Ryan that surprises me. Fireline has never been touted as a really round line per say. Like I said, Ive only used up to the 20lb size. It still had some 'mush' to it and was somewhat flat. Sounds like a good like to go to if you want something big.


----------



## eric (Oct 24, 2007)

TreednNC said:


> Ryan that surprises me. Fireline has never been touted as a really round line per say. Like I said, Ive only used up to the 20lb size. It still had some 'mush' to it and was somewhat flat. Sounds like a good like to go to if you want something big.


remember guys, this is the new BRAID. not the ol fused one.
they advertise as radial construction weave. meaning its like 6-10 weaves.
hence why i say its very round. i look at the pic on the box. the draw the crosssection of line. and it shows 7 weaves.


----------



## TreednNC (Jul 1, 2005)

ooeric said:


> remember guys, this is the new BRAID. not the ol fused one.
> they advertise as radial construction weave. meaning its like 6-10 weaves.
> hence why i say its very round. i look at the pic on the box. the draw the crosssection of line. and it shows 7 weaves.
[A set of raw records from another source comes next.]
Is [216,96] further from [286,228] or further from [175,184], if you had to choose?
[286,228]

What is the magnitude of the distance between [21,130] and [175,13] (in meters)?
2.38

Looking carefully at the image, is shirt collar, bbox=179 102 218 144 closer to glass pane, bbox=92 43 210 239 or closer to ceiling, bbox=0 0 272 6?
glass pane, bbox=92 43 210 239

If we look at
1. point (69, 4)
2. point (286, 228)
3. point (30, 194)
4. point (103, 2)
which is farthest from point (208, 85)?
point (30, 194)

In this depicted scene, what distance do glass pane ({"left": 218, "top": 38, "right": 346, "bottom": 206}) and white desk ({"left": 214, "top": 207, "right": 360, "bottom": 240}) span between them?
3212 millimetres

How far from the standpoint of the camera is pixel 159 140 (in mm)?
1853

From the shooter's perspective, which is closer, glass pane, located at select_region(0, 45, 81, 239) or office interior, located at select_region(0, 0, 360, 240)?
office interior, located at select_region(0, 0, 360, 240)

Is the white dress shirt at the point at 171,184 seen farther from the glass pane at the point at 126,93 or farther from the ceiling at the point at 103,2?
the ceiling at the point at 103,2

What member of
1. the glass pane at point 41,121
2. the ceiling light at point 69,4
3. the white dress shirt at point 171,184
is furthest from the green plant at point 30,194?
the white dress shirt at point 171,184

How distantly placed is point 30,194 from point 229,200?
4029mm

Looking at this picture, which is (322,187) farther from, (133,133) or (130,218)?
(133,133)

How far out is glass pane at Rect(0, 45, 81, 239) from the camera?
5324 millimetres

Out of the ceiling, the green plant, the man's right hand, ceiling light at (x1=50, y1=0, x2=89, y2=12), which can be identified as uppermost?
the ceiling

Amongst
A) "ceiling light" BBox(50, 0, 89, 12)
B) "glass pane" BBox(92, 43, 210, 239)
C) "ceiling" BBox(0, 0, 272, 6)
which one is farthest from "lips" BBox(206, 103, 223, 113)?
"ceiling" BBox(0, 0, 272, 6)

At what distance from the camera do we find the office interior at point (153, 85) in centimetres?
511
dang...shows what 3 kids do for you. Im a fireline advocate on spinning reels, and didnt know they had a new one 

Ok, ignore my stupid comments.


----------



## emjay (Aug 11, 2004)

I noticed the new braid is a little thinner than the original superline. 15# test Fireline braid is 4# test size... 20# test is 6# size.


----------



## BubbaHoTep (May 26, 2008)

Hey ooeric, thanks for this review. I've been looking at braid. Helpful stuff here in this thread!


----------



## Al Kai (Jan 8, 2007)

Ooeric, outstanding review. I had horrible results with braid in the past on my Abu's (Blue Yonder and 6500c3ct mag) but will give Fire line braid a try. Thank you.


----------



## Drumdum (Jan 6, 2003)

ooeric said:


> remember guys, this is the new BRAID. not the ol fused one.
> they advertise as radial construction weave. meaning its like 6-10 weaves.
> hence why i say its very round. i look at the pic on the box. the draw the crosssection of line. and it shows 7 weaves.


 Dern,wrote that post for nothin.....  In that post was refering to the old version,as I have a couple of lb spools and use it on spinners regularly... Do the same as Ryan,hauling up amberjacks,kings,cobes,and sharks over 200lbs off wrecks here in Hatteras.. I'm using the old 20lb test..
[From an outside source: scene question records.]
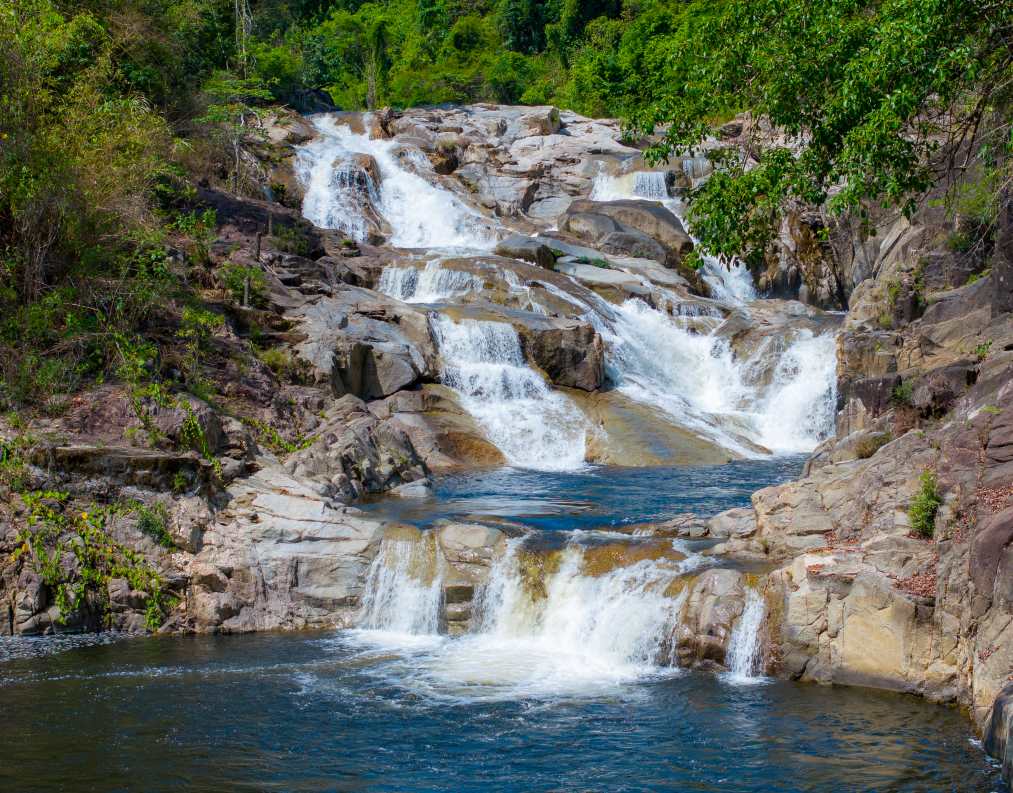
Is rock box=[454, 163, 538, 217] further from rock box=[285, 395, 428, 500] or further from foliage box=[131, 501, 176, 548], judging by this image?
foliage box=[131, 501, 176, 548]

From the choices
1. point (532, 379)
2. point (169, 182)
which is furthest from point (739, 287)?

If the new stuff is better will have to buy a new spool when the old wears out.. May be a while though,cause it last a looooongg time....


----------



## Newsjeff (Jul 22, 2004)

Interesting thread.

I guess I'm old school.

It seems 65lb Fireline is the same diameter as 15lb-20lb mono.
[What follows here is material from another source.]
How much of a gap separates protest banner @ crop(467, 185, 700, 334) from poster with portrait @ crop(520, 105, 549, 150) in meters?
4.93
It seems 65lb Fireline is harder to pick out of a backlash than mono.

It seems 65lb Fireline is a lot more expensive than mono.

It seems you don't get all that more distance with a cast with 65lb Firelione than with the same diameter mono.

I seems you have to worry about equipment failure when using 65lb Fireline on rods and reels rated to 30lbs. 

I don't have problems reeling in cobia, drum and stripers with 17lb or 20lb mono. 

I guess I'll keep fishing with mono on my conventionals. 

Nice review of that new Fireline, Ooreic. First I've seen on that line.


----------



## eric (Oct 24, 2007)

ya. i would prefer mono on the surf myself.
but trying it on a few outings wont hurt. keep a few spare mono filled spools in the bag.

next time, ill try the 50 or 40 versions. get more capacity. but see if the thinner line digs in or not.

i can honestly picture myself putting this on my bottom fishing reels..


----------



## eric (Oct 24, 2007)

well just an update.
i never tried the line on a coffeegrinder.. so i dont know how itll cast on them.
for conventional reels... :thumbs up: ! smooth, round, quiet, and strong, cant complain.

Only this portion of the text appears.